Foster By Unanimous Decision
185 lbs.: CB Dollaway (+140) vs. Goran Reljic (-215)
I have never been a fan of C.B. Dollaway (9-2). It is not because I think he is among the worst fighters ever to compete in the UFC, it's just that I am certain he will never be considered among the best. So it frustrates me that he continues to hold onto a coveted roster-spot. If the undefeated Goran Reljic (8-0) weren't coming off a long layoff following back surgery, I would be extremely confident in his chances. As it stands, I am only reasonably convinced he will win. Reljic is strong enough to stop C.B.'s takedowns, skilled enough not to fall prey to one of Dollaway's Peruvian neckties, and is a decent enough striker to put a serious hurting on C.B. standing up. I wouldn't bet on Reljic at these odds, especially not knowing how the layoff has affected his skills, but I will make him my straight-up pick.
Reljic by Submission, Rd. 1
205 lbs.: James Te Huna (-165) vs.
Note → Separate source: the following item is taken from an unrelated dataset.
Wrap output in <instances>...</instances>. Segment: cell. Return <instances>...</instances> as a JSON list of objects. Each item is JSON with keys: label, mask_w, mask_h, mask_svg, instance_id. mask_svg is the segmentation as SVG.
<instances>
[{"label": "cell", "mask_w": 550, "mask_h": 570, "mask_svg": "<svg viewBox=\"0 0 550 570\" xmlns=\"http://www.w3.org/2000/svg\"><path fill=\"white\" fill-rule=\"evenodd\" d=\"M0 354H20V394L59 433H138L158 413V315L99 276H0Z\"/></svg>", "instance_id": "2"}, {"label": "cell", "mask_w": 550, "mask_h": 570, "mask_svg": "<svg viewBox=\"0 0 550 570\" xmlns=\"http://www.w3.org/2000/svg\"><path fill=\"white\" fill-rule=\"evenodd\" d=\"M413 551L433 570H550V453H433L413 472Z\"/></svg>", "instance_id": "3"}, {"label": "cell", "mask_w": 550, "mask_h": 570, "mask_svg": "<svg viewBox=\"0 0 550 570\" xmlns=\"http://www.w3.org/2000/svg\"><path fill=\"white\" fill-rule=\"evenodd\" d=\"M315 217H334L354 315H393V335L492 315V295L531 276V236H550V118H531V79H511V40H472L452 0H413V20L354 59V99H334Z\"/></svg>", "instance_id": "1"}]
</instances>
Igor Pokrajac (+135, 0-1 UFC)
Igor Pokrajac (21-6) is a shameless lackey of Mirko "Cro-Cop" with no real business fighting in the octagon, while James Te Huna (11-4) is a New Zealander who probably doesn't belong there either, but is getting his shot because the UFC is passing through Oceania for the first time. I'll take Te Huna because he looks like a fully grown bruiser and, heck, I might just slap a shiny nickel or two down on him while I'm at it.